Autochromes by Franklin Price Knott (c. 1916) Now Deemed Sensational and Exploitative

Franklin Price Knott (1854 - 1930) is remembered for taking some of the first color images to appear in National Geographic magazine. In 2018, National Geographic issued the following statement: “For Decades, Our Coverage Was Racist. To Rise Above Our Past, We Must Acknowledge It.”

A Geisha poses in Kyoto, June 1927 by Franklin Knott

Franklin Price Knott, Nine-year-old dancer, Bali.
Photographed on Autochrome, via US Department of State.

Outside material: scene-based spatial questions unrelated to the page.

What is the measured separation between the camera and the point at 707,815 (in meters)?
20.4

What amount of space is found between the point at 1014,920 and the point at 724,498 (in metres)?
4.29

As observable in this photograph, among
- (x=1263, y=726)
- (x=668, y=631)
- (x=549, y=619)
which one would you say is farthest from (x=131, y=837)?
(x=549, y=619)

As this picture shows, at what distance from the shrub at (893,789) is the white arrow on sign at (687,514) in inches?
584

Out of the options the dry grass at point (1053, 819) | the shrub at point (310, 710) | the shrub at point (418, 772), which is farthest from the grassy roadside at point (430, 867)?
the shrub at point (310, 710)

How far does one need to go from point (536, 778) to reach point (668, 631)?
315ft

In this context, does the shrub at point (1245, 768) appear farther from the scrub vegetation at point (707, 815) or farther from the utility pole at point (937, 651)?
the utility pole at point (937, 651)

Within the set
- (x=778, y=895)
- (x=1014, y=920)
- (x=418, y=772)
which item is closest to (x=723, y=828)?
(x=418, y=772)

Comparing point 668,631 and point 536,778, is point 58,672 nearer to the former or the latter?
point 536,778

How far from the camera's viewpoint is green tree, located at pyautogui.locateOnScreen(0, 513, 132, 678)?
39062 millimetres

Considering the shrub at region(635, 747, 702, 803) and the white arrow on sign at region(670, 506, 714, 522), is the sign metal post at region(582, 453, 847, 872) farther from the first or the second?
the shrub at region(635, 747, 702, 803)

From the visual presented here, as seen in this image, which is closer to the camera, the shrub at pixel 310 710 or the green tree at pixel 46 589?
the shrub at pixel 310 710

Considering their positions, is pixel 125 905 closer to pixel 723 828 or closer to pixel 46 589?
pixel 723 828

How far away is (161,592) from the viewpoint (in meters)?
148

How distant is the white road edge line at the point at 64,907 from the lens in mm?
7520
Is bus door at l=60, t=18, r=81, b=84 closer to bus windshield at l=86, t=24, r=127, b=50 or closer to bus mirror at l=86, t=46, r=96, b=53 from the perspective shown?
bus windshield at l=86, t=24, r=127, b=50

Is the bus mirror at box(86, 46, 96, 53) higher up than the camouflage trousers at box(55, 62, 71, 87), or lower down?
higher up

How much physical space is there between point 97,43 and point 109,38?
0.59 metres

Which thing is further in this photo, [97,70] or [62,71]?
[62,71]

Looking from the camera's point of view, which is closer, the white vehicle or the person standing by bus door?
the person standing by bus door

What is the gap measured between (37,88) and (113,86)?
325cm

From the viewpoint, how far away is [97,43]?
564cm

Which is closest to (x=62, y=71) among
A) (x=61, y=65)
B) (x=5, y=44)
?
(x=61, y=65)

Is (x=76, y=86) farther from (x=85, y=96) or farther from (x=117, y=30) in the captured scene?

Ted Shawn and Ruth St. Denis in performance, 1916


“People of colour were often scantily clothed, people of colour were usually not seen in cities, people of colour were not often surrounded by technologies of automobiles, airplanes or trains or factories. People of colour were often pictured as living as if their ancestors might have lived several hundreds of years ago and that’s in contrast to westerners who are always fully clothed and often carrying technology. [White teenage boys] could count on every issue or two of National Geographic having some brown skin bare breasts for them to look at, and I think editors at National Geographic knew that was one of the appeals of their magazine, because women, especially Asian women from the pacific islands, were photographed in ways that were almost glamour shots.”